“Sit up straight” is probably something you heard a lot as a kid – and with good reason. When you stand or sit, with good posture, it keeps your body healthy and looking its best. Good posture isn’t just a nagging command from etiquette tyrants. There are real benefits to holding your body in proper alignment. Read on to learn what they are.
Research shows that poor posture negatively affects your ability to breathe deeply and fill your lungs. Slouching shortens the muscles at the front of your body and reduces your ability to breathe fully. Sitting straight up may actually improve your ability to bring in good old oxygen by as much as 30%.
When you sit straight, you look confident, self-assured, and poised. Slouching and slumping communicate a sad demeanour and a lack of self-esteem.
Your body is designed to stand/sit in a “neutral” position in which your pelvis, head, and torso are in a stacked position. Forward head, tilted hips, and overly curved spines put stress on muscles in ways they aren’t designed to endure. And, over the long term, this stress causes pain – usually in your back.
Your posture affects your mood. Think of how a person looks when depressed – slouched and slumped with shoulders that hunch and a head that hangs. When you feel relaxed and happy, you naturally find an upright, open posture. If you’re feeling down, stand up, pull your shoulders back, and lift your face. This simple action can help you feel more optimistic.
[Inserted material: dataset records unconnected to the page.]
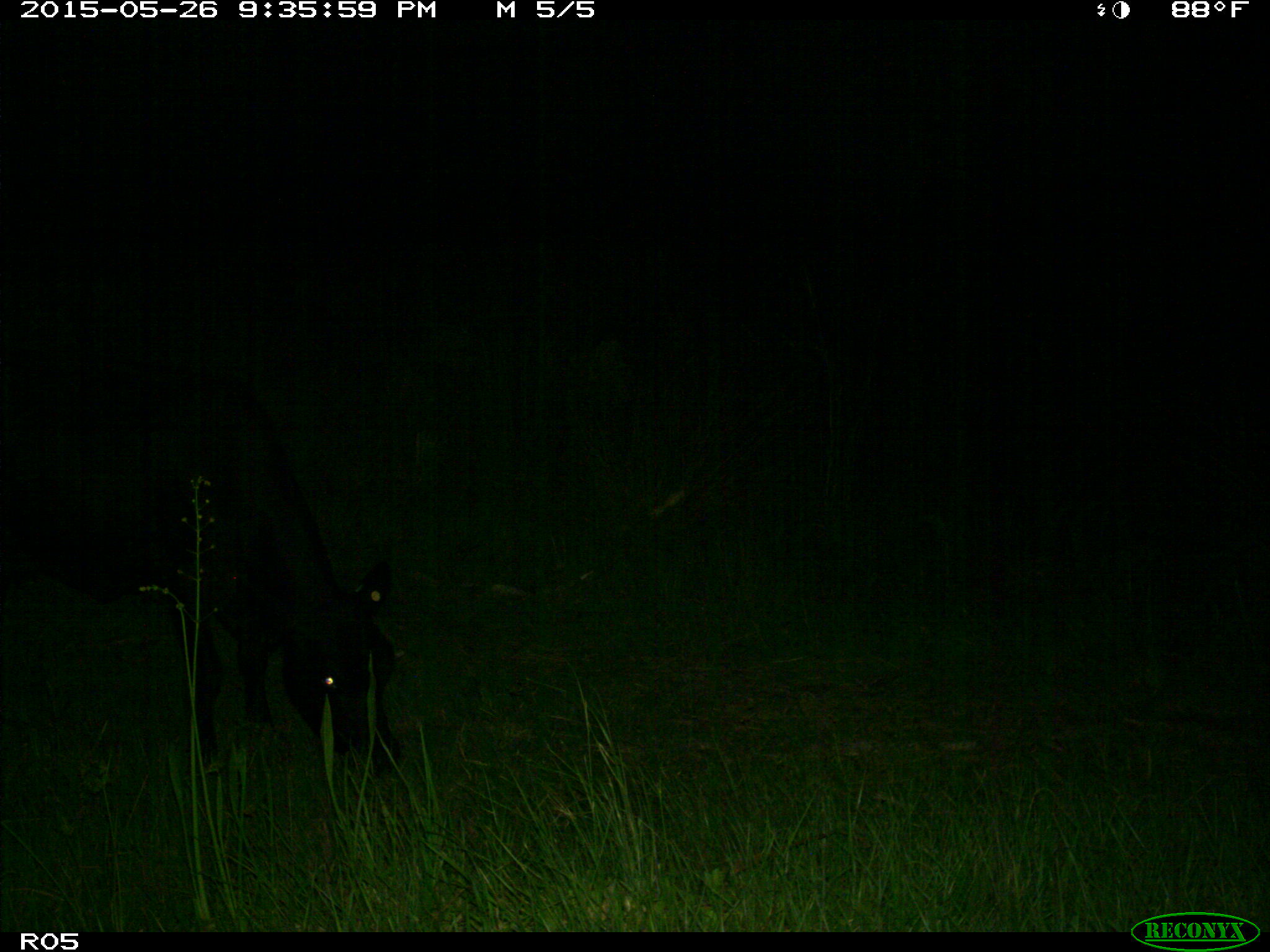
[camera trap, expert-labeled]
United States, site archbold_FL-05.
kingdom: Animalia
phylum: Chordata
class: Mammalia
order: Artiodactyla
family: Bovidae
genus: Bos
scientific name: Bos taurus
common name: domestic cow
When you have good posture, your internal organs align well. That means less compression on your stomach, intestines, and liver, facilitating the free flow of food and digestive juices. A slouched posture inhibits the normal activity of your gastrointestinal system, which makes you vulnerable to digestive distress – including constipation and GERD.
Dropping your head and dropping your shoulders can create unnecessary tension that contributes to headaches. Research shows that people who have a posture featuring a forward head tend to have more headaches, and they last longer than people who have good posture.
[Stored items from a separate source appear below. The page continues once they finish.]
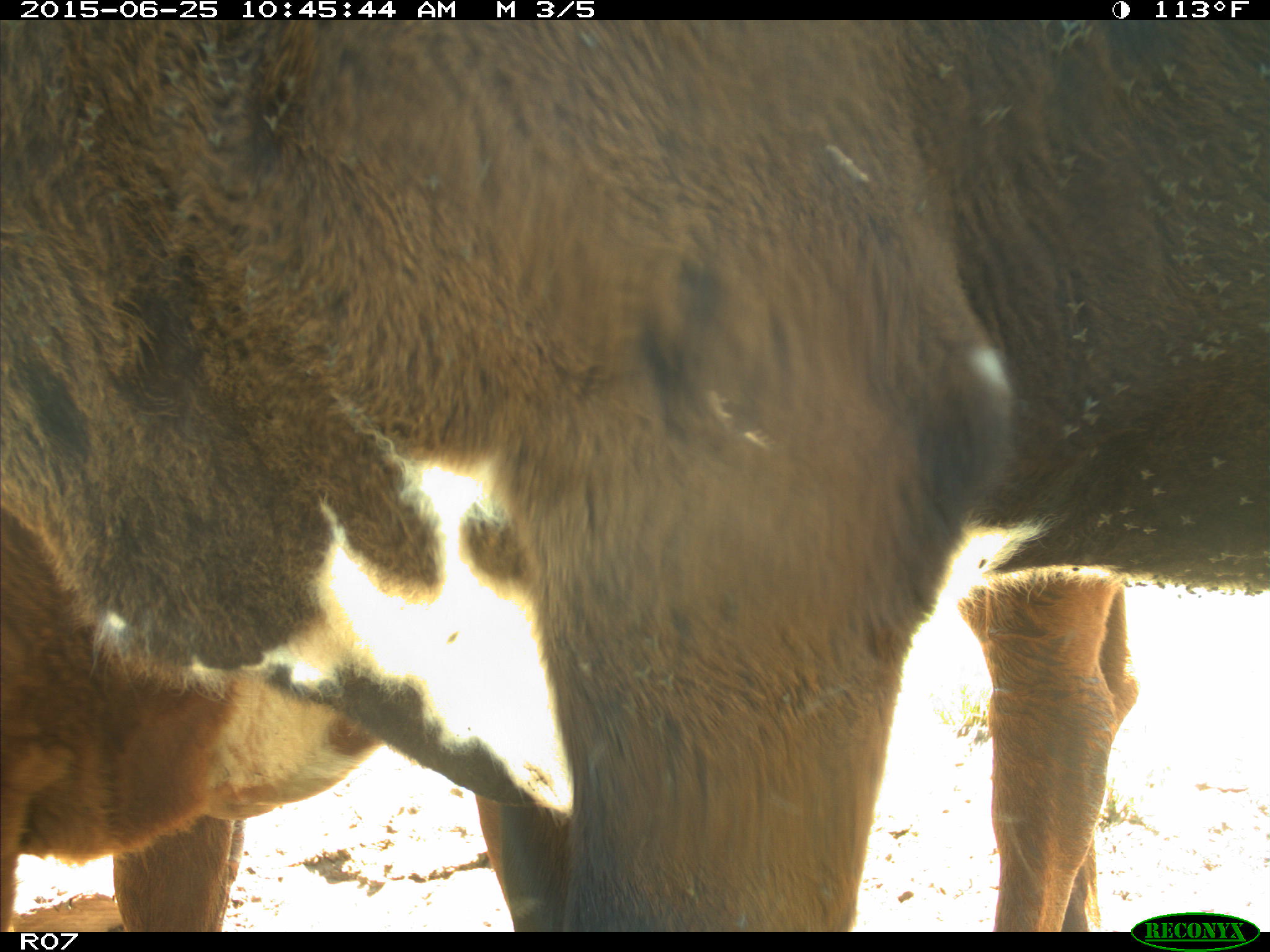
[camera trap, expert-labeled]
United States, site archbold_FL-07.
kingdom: Animalia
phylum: Chordata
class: Mammalia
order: Artiodactyla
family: Bovidae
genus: Bos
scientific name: Bos taurus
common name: domestic cow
Greater function as you age
Your posture affects how your body ages. If you sit with poor posture, it causes stress on connective tissues – especially at your joints – that can make you feel achy and stiff as you age. Good posture throughout a lifetime can keep you feeling mobile as you get older. As an added bonus, you also look younger.
Slouching takes work. Your muscles have to work harder when they’re in an unnatural position, which makes them fatigue faster. With good posture, you don’t waste energy as your muscles are being used efficiently.
The improved oxygen flow that comes with good posture positively affects your brain. The neurons in your brain appreciate the nutrients that come with increased circulation that’s facilitated by good posture too. When your brain’s neurons are nurtured, they fire more effectively – keeping you sharp and on task.
In addition, one more thing you need to know is that good posture cannot be maintained without regular breaks. So, let’s stay active.